This guy gets an idea every five minutes. I can hardly keep up. Some ideas turn into nothing. Some turn into hours of research and then nothing. But some turn into hours of research and then become side hustles. Some turn into work/income that help to meet our family’s needs and the needs of others. Some turn into investments that provide a very good return.

This is the way God made Matt, and it’s fun to be a part of his creativity in finding ways that provide for our family. I love that he is always thinking outside the box and looking for opportunities to serve our family and others.

Matt and I are both entrepreneurs

While Matt is the one who is constantly thinking of ideas for possible streams of income, I also have always been an entrepreneur at heart. All of our married life, I have pursued some sort of money-making adventure while remaining a stay-at-home-mom. Early on, I sold Stampin’ Up! products for a few years, then I baked these incredible soft pretzels and sold them at the Farmer’s Market. Somewhere in there, I did in-home daycare for a short time – and all of these provided a little extra income for our family. This has always been fun for me and being self-employed with Matt also pursuing ventures works well because of the way we think. (It’s not for everyone, but it works for us!)

In 2007, I started this blog as a fun hobby and as a possible way to make some side income. After a few years it turned into a ministry, a beautiful community, a delightful hobby, and income for our family too. I have been doing this now for almost 16 years – can you believe it?

Aww, look at our first four babies back when HeavenlyHomemakers.com began:

We like to have “a variety of eggs in our basket” so that our financial needs are never dependent on just one source of income.

We have very much valued having different streams of income through the years so that if one slows down or goes away, we still have income from other sources. For instance, Matt had a snow removal service with our boys for several years – but of course business was pretty slow in the summer, ha. No worries, they mowed lawns in the summertime. That snow/mowing business didn’t pay all the bills for our family, but it definitely bought some groceries. Meanwhile, he and I had other streams of income coming from a variety of areas of work.

A few years ago, Matt became Certified in Radon Mitigation, installing safety systems in people’s homes. This was hard work but good money. In addition to everything else, through the years, Matt has worked in ministry, been a part time or full time soccer coach, offered handi-man services, and even tried his hand at a Shaved Ice Shack.

Matt’s visionary nature and our mutual entrepreneurial spirits meant that through the years, nothing paid all of the bills but everything added together provided enough.

We are savers, not spenders.

Throughout our married life, we have lived comfortably, but frugally. Neither of us are big spenders and we like to be careful about where our money goes. We’ve appreciated having a cushion in our bank account so that any time something comes up (car repairs, home repairs, kids’ needs, etc.) we have what we need to pay for it.

We’ve also been intentional about paying down debt as quickly as possible so that it doesn’t hang over our heads. When we were newlyweds and had two full time incomes, we lived on one and used the second to pay off student loans. I’m so thankful we did that!

And even though we are frugal by nature, we still find all kinds of ways to have fun as a family. :)

During the past 20 years, we have invested in real estate as God has provided opportunity.

This started back when our boys were little and we had a tiny bit of savings in our bank account. At that time, Matt was approached by someone with an offer to buy their Storage Units. He knew that it would be a great opportunity for mostly passive income through the years – specifically to use for our kids’ college education down the road. I was extremely hesitant! That little bit of extra savings in the bank felt very good and I liked looking at it like a security blanket. Besides, our boys were little and in my head, they were never going to grow up and go to college (bahaha, joke’s on me).

## [TASK TO COMPLETE]
From the paragraph of the family income piece that begins "While Matt is the one," list every money-making venture the writer pursued while remaining a stay-at-home mom.

## [GIVEN ENTRIES]
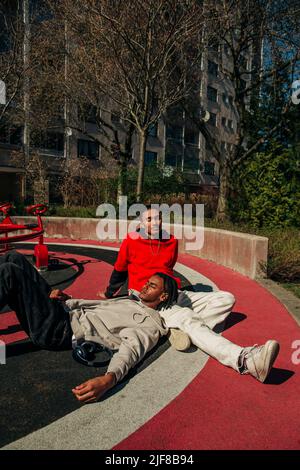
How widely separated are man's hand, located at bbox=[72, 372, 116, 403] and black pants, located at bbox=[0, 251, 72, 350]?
2.68ft

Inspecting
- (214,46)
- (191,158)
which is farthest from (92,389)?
(191,158)

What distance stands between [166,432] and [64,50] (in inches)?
1001

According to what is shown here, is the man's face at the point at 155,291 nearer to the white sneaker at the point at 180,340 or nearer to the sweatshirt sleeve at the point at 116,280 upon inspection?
the white sneaker at the point at 180,340

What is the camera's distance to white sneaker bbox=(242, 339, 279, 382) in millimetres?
3125

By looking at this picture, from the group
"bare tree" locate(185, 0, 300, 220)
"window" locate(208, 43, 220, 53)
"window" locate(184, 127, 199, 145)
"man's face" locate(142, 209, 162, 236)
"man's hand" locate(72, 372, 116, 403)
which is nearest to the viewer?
"man's hand" locate(72, 372, 116, 403)

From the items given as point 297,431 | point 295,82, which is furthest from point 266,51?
point 297,431

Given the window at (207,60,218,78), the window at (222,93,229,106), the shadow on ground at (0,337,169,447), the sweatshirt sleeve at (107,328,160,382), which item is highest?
the window at (207,60,218,78)

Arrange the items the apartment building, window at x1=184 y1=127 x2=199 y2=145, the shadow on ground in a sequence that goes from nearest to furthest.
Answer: the shadow on ground → the apartment building → window at x1=184 y1=127 x2=199 y2=145

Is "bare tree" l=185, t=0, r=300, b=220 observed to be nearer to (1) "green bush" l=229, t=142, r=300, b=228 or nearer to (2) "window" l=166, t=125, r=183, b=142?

## [THE SOLUTION]
- Selling Stampin' Up! products
- Baking soft pretzels and selling them at the Farmer's Market
- Doing in-home daycare